Blacks were also more distrustful of doctors than whites were. For instance, 58 percent of black patients felt their physicians would willingly give them experimental drugs without their consent, compared with 28 percent of whites.
Similarly, 25 percent of blacks but only 15 percent of whites said their doctors would ask them to participate in a risky study.
This distrust means that fewer blacks participate in research, Powe said, and as a result, studies might miss important biological differences in how people of different races respond to new medical therapies.
"If we don't test therapies in certain populations, how can we expect to know anything about whether they work in those populations?" Powe said. The results of his study were published online yesterday in the journal Medicine.
Wayne Bridge, 52, a retired African-American state trooper who lives in Baltimore, traced the origins of his general wariness to slavery. "After that little Carnival Cruise we enjoyed from Africa, maybe that plays a role in the attitude," he said.
Harriet A. Washington, the author of Medical Apartheid, a book published last year on the history of medical experimentation on African-Americans, said that the medical establishment's reputation for misleading blacks is deserved.
Among Washington's assertions: Sick black slaves in the 1800s were sold to doctors for experimentation, doctors sterilized blacks without their consent after the Civil War, and African-American patients were subjected to deadly, experimental doses of radiation in the 1950s.
"There is a long, unhappy and unfortunately consistent history of exploitation of blacks by the medical system," she said. "Many, many African-Americans have preserved the memory of these abuses."
Theodore Hunter, 60, an African-American resident of West Baltimore who works at Baltimore-Washington International Thurgood Marshall Airport, cited the Tuskegee study as a reason he would refuse to join a clinical trial.
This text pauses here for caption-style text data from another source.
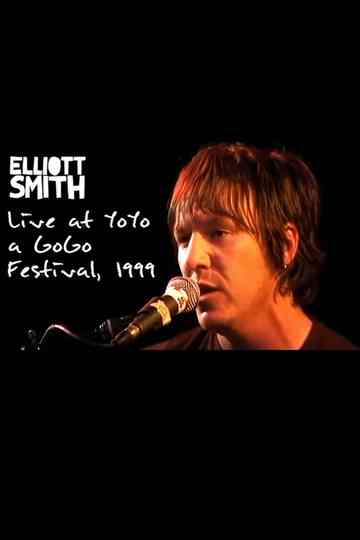 Elliott Smith: Live at the Yo Yo a Go Go Festival Poster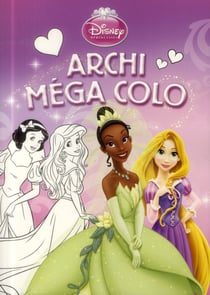 Princesses, ARCHI MEGA COLO
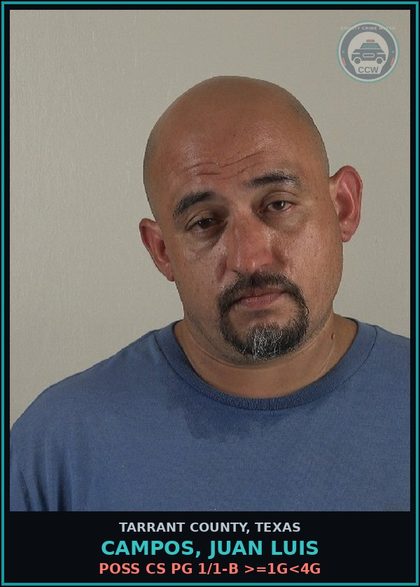 CCW arrest card for Campos, Juan Luis in Tarrant County: POSS CS PG 1/1-B >=1G<4G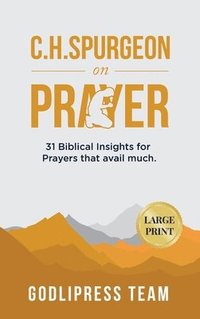 bokomslag C. H. Spurgeon on Prayer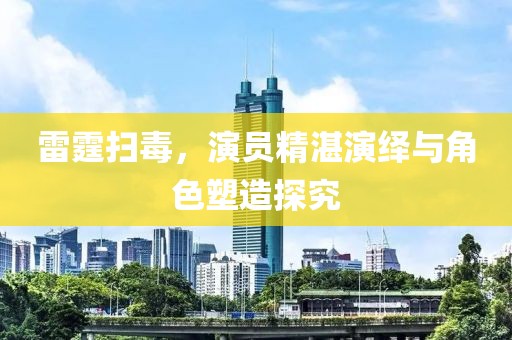 雷霆掃毒，演員精湛演繹與角色塑造探究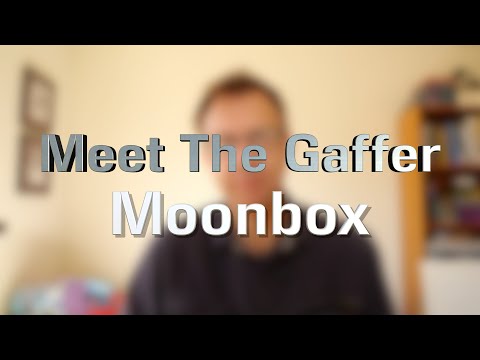 Meet The Gaffer #260: Moonbox
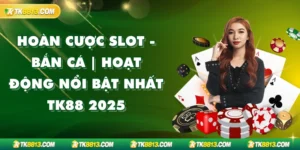 Hoàn Cược Slot - Bắn cá | Hoạt Động Nổi Bật Nhất TK88 2025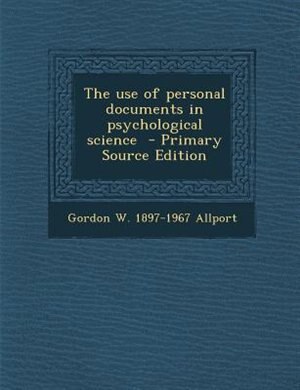 Front cover_The use of personal documents in psychological science  - Primary Source Edition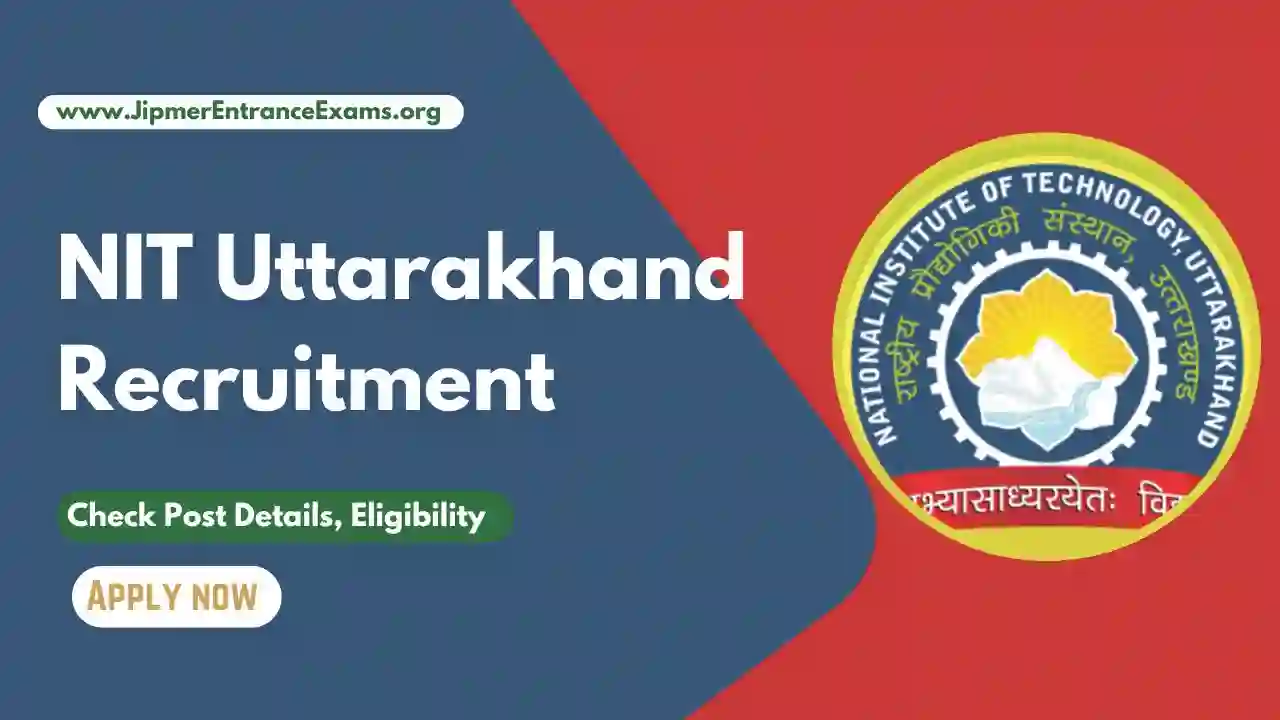 NIT Uttarakhand Recruitment 2024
During the study, which ran from 1932 to 1972, white doctors allowed 400 black men, most of whom were illiterate, to suffer for decades without treatment.
Hunter sees Tuskegee as a cautionary tale. "We don't know what's going on at Johns Hopkins University or the University of Maryland," he said. "It might be run by white doctors, and you don't know if they're giving you something to make you better or worse."
Dr. Ezekiel Emanuel, the chair of the Department of Bioethics at the National Institutes of Health, acknowledged that racism existed -- and might still exist -- among doctors performing research.
But the exploitative research of the past, he said, was less directed at a certain race than at vulnerable populations in general -- the poor, prisoners and institutionalized children, for instance.
"The question you have to ask is whether race was the determining factor -- there were plenty of abuses of whites as well," he said. Researchers operate under much stricter ethical guidelines nowadays, he said, and clinical trials on the whole are safer.
"The practice of clinical research in the past was very different to what's been put in place now," he said. "It's usually in people's interest to participate now, but nothing is risk free."